== Consegna data 1 ==
Riassumi in due frasi il testo sul rifiuto di Paolo Maldini.
== Consegna data 2 ==
Riprendi il testo sul rifiuto di Paolo Maldini dal punto in cui si interrompe.

== Estratto del testo ==
■ ■ ■ ■ ■ ■ ■

IL “GRAN RIFIUTO” DI PAOLO MALDINI

Nel calcio barnum formato 2.0, il cordone ombelicale che ci tiene ancorati alla sua dimensione più artigianale e romantica è sicuramente incarnato da alcune figure che portano come seconda pelle i colori del club di appartenenza. Nonostante l’ingerenza di procuratori e fondi d’investimento, alcuni dei quali di dubbia moralità, è bello vedere che certi valori riescano a prescindere da tutto quel “pout-pourri” economico che sta caratterizzando le nuove vie del football.

Sia ben chiaro, ben vengano gli investitori seri, purchè corredati da competenza e buon senso; in tal caso è importante “entrare culturalmente” nella dimensione del club per capirne usi, costumi, regole e soprattutto la storia.

Il lavoro che sta conducendo l’a.d. in pectore Marco Fassone è sicuramente importante, traghettando la Sino-Europe e i suoi ingenti capitali in una nuova realtà come quella di una società di calcio, il cui fatturato è strettamente legato a elementi aleatori e puramente emozionali. Il prodotto non lo si tocca materialmente con mano, ma lo si porta nell’animo, per questo investire nel mondo del calcio (e dello sport in generale) è totalmente differente.

Il “Gran rifiuto” di Paolo Maldini appare agli occhi di un appassionato, figuriamoci di un tifoso milanista, come un’occasione persa. Per entrambi.

Una figura come l’ex capitano di mille battaglie sicuramente avrebbe meritato maggior considerazione e rispetto da parte della futura proprietà; non può non risultare condivisibile il suo punto di vista, legato alla bontà dei futuri investimenti e alla ricerca di un dialogo con i futuri investitori.

■ ■ ■ ■ ■ ■ ■

== Dati forniti ==
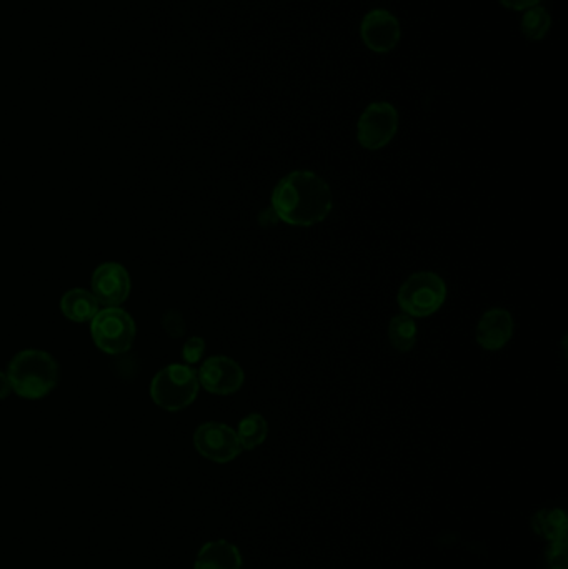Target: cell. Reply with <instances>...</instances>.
I'll return each instance as SVG.
<instances>
[{"mask_svg":"<svg viewBox=\"0 0 568 569\" xmlns=\"http://www.w3.org/2000/svg\"><path fill=\"white\" fill-rule=\"evenodd\" d=\"M272 210L282 222L310 227L332 210V192L319 175L297 170L280 180L272 192Z\"/></svg>","mask_w":568,"mask_h":569,"instance_id":"6da1fadb","label":"cell"},{"mask_svg":"<svg viewBox=\"0 0 568 569\" xmlns=\"http://www.w3.org/2000/svg\"><path fill=\"white\" fill-rule=\"evenodd\" d=\"M7 378L10 388L29 400L49 395L59 381V365L42 350H24L12 358Z\"/></svg>","mask_w":568,"mask_h":569,"instance_id":"7a4b0ae2","label":"cell"},{"mask_svg":"<svg viewBox=\"0 0 568 569\" xmlns=\"http://www.w3.org/2000/svg\"><path fill=\"white\" fill-rule=\"evenodd\" d=\"M199 393V375L187 365H169L160 370L150 385L155 405L167 411L184 410Z\"/></svg>","mask_w":568,"mask_h":569,"instance_id":"3957f363","label":"cell"},{"mask_svg":"<svg viewBox=\"0 0 568 569\" xmlns=\"http://www.w3.org/2000/svg\"><path fill=\"white\" fill-rule=\"evenodd\" d=\"M447 298V287L432 272L414 273L399 290V305L410 317H430L439 312Z\"/></svg>","mask_w":568,"mask_h":569,"instance_id":"277c9868","label":"cell"},{"mask_svg":"<svg viewBox=\"0 0 568 569\" xmlns=\"http://www.w3.org/2000/svg\"><path fill=\"white\" fill-rule=\"evenodd\" d=\"M92 338L104 353L119 355L129 352L135 338V322L129 313L117 307H107L92 318Z\"/></svg>","mask_w":568,"mask_h":569,"instance_id":"5b68a950","label":"cell"},{"mask_svg":"<svg viewBox=\"0 0 568 569\" xmlns=\"http://www.w3.org/2000/svg\"><path fill=\"white\" fill-rule=\"evenodd\" d=\"M399 114L389 102H375L364 110L357 125V139L364 149L379 150L394 139Z\"/></svg>","mask_w":568,"mask_h":569,"instance_id":"8992f818","label":"cell"},{"mask_svg":"<svg viewBox=\"0 0 568 569\" xmlns=\"http://www.w3.org/2000/svg\"><path fill=\"white\" fill-rule=\"evenodd\" d=\"M194 445L200 455L215 463H229L242 453L239 436L224 423H204L194 435Z\"/></svg>","mask_w":568,"mask_h":569,"instance_id":"52a82bcc","label":"cell"},{"mask_svg":"<svg viewBox=\"0 0 568 569\" xmlns=\"http://www.w3.org/2000/svg\"><path fill=\"white\" fill-rule=\"evenodd\" d=\"M364 44L375 54H387L394 50L402 37L399 19L389 10L374 9L365 15L360 24Z\"/></svg>","mask_w":568,"mask_h":569,"instance_id":"ba28073f","label":"cell"},{"mask_svg":"<svg viewBox=\"0 0 568 569\" xmlns=\"http://www.w3.org/2000/svg\"><path fill=\"white\" fill-rule=\"evenodd\" d=\"M199 381L214 395H232L244 385V372L230 358L212 357L200 368Z\"/></svg>","mask_w":568,"mask_h":569,"instance_id":"9c48e42d","label":"cell"},{"mask_svg":"<svg viewBox=\"0 0 568 569\" xmlns=\"http://www.w3.org/2000/svg\"><path fill=\"white\" fill-rule=\"evenodd\" d=\"M92 290L97 302L117 307L129 297V273L119 263H104L92 275Z\"/></svg>","mask_w":568,"mask_h":569,"instance_id":"30bf717a","label":"cell"},{"mask_svg":"<svg viewBox=\"0 0 568 569\" xmlns=\"http://www.w3.org/2000/svg\"><path fill=\"white\" fill-rule=\"evenodd\" d=\"M514 333V318L505 308H492L480 318L477 325V342L480 347L495 352L510 342Z\"/></svg>","mask_w":568,"mask_h":569,"instance_id":"8fae6325","label":"cell"},{"mask_svg":"<svg viewBox=\"0 0 568 569\" xmlns=\"http://www.w3.org/2000/svg\"><path fill=\"white\" fill-rule=\"evenodd\" d=\"M194 569H242V556L229 541H210L199 551Z\"/></svg>","mask_w":568,"mask_h":569,"instance_id":"7c38bea8","label":"cell"},{"mask_svg":"<svg viewBox=\"0 0 568 569\" xmlns=\"http://www.w3.org/2000/svg\"><path fill=\"white\" fill-rule=\"evenodd\" d=\"M60 308L65 317L75 323L89 322L99 312V302L94 297V293L82 290V288H74L69 290L62 297Z\"/></svg>","mask_w":568,"mask_h":569,"instance_id":"4fadbf2b","label":"cell"},{"mask_svg":"<svg viewBox=\"0 0 568 569\" xmlns=\"http://www.w3.org/2000/svg\"><path fill=\"white\" fill-rule=\"evenodd\" d=\"M532 526L537 535L544 536L552 543L567 540V515L562 510L539 511L532 520Z\"/></svg>","mask_w":568,"mask_h":569,"instance_id":"5bb4252c","label":"cell"},{"mask_svg":"<svg viewBox=\"0 0 568 569\" xmlns=\"http://www.w3.org/2000/svg\"><path fill=\"white\" fill-rule=\"evenodd\" d=\"M389 338L392 347L399 352L409 353L417 342V325L410 315H397L390 320Z\"/></svg>","mask_w":568,"mask_h":569,"instance_id":"9a60e30c","label":"cell"},{"mask_svg":"<svg viewBox=\"0 0 568 569\" xmlns=\"http://www.w3.org/2000/svg\"><path fill=\"white\" fill-rule=\"evenodd\" d=\"M267 433H269V426L264 416L257 415V413L245 416L244 420L240 421L239 431H237L242 450H254L262 445L267 438Z\"/></svg>","mask_w":568,"mask_h":569,"instance_id":"2e32d148","label":"cell"},{"mask_svg":"<svg viewBox=\"0 0 568 569\" xmlns=\"http://www.w3.org/2000/svg\"><path fill=\"white\" fill-rule=\"evenodd\" d=\"M550 25H552V17H550L547 9L535 5L532 9H527V12L524 14L522 32H524L527 39L537 42V40L544 39L550 30Z\"/></svg>","mask_w":568,"mask_h":569,"instance_id":"e0dca14e","label":"cell"},{"mask_svg":"<svg viewBox=\"0 0 568 569\" xmlns=\"http://www.w3.org/2000/svg\"><path fill=\"white\" fill-rule=\"evenodd\" d=\"M162 327H164L165 333H167L170 338L184 337L185 330H187V328H185L184 317H182L177 310L165 312L164 317H162Z\"/></svg>","mask_w":568,"mask_h":569,"instance_id":"ac0fdd59","label":"cell"},{"mask_svg":"<svg viewBox=\"0 0 568 569\" xmlns=\"http://www.w3.org/2000/svg\"><path fill=\"white\" fill-rule=\"evenodd\" d=\"M549 569H568L567 540L555 541L547 553Z\"/></svg>","mask_w":568,"mask_h":569,"instance_id":"d6986e66","label":"cell"},{"mask_svg":"<svg viewBox=\"0 0 568 569\" xmlns=\"http://www.w3.org/2000/svg\"><path fill=\"white\" fill-rule=\"evenodd\" d=\"M205 352V342L202 338L194 337L190 338L189 342L184 345V360L189 363V365H194V363L199 362L202 355Z\"/></svg>","mask_w":568,"mask_h":569,"instance_id":"ffe728a7","label":"cell"},{"mask_svg":"<svg viewBox=\"0 0 568 569\" xmlns=\"http://www.w3.org/2000/svg\"><path fill=\"white\" fill-rule=\"evenodd\" d=\"M499 2L507 9L527 10L539 4L540 0H499Z\"/></svg>","mask_w":568,"mask_h":569,"instance_id":"44dd1931","label":"cell"},{"mask_svg":"<svg viewBox=\"0 0 568 569\" xmlns=\"http://www.w3.org/2000/svg\"><path fill=\"white\" fill-rule=\"evenodd\" d=\"M10 390H12V388H10L9 378L0 372V400L5 398V396H9Z\"/></svg>","mask_w":568,"mask_h":569,"instance_id":"7402d4cb","label":"cell"}]
</instances>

■ ■ ■ ■ ■ ■ ■

== Risposta scritta 1 ==
Nel calcio di oggi, segnato da procuratori e fondi d'investimento, resistono figure legate ai colori del proprio club, e chi investe dovrebbe farlo con competenza e conoscendo la storia della società. In questo quadro il "gran rifiuto" di Paolo Maldini appare un'occasione persa, perché l'ex capitano avrebbe meritato più considerazione e rispetto dalla futura proprietà.

== Risposta scritta 2 ==
Non tanto per indagare sulla validità del progetto Milan, anche perchè su quello avrà già pensato chi sta più in alto di lui, decisamente più aduso al mondo dell’alta finanza.
Ma da un punto di vista tecnico, logico che volesse ricoprire un ruolo tutt’altro che rappresentativo, al contrario del vari Nedved e Zanetti che rivestono un’immagine più iconica che operativa nelle loro società.

L’errore fatto dai cinesi, probabilmente è legato al loro condurre ogni sorta di trattativa trascendendo ciò che di simbolico può essere incarnato da alcuni personaggi. Della serie, Maldini ha detto no? Ci sono pur sempre i vari Baresi, Ambrosini, Nesta e via discorrendo…
Ma Maldini è un caso a parte, per cultura (più di vent’anni fa parlava già un’inglese fluente, cosa non da poco), immagine e soprattutto per ambizione.

Quell’ambizione che forse non gli ha fatto considerare la situazione da un’altro punto di vista , quello dell’apprendimento.
E qui sta l’errore di Paolo.
Per quanto il suo cuore sanguini rossonero, proprio per amore del club che lo ha cresciuto e che ha alimentato la sua leggenda di calciatore, sarebbe stato meglio partire più a fari spenti. Con maggiore umiltà, dato che alla distanza le sue qualità sarebbero sicuramente emerse. Come quell’imberbe ragazzino messo in campo dal barone Liedholm nel gelo di Udine, che scese in campo con gli scarpini di una misura più piccola, ma iniziò subito a danzare sulle punte col piglio del predestinato, smentendo in breve tempo chi gli dava del “figlio di papà”.

Sembra che ormai il discorso sia chiuso fra le due parti, e francamente ci rimane parecchio amaro in bocca. Per un’amore finito male 7 anni fa al momento del ritiro, e senza nessuna possibilità di ricucire lo strappo.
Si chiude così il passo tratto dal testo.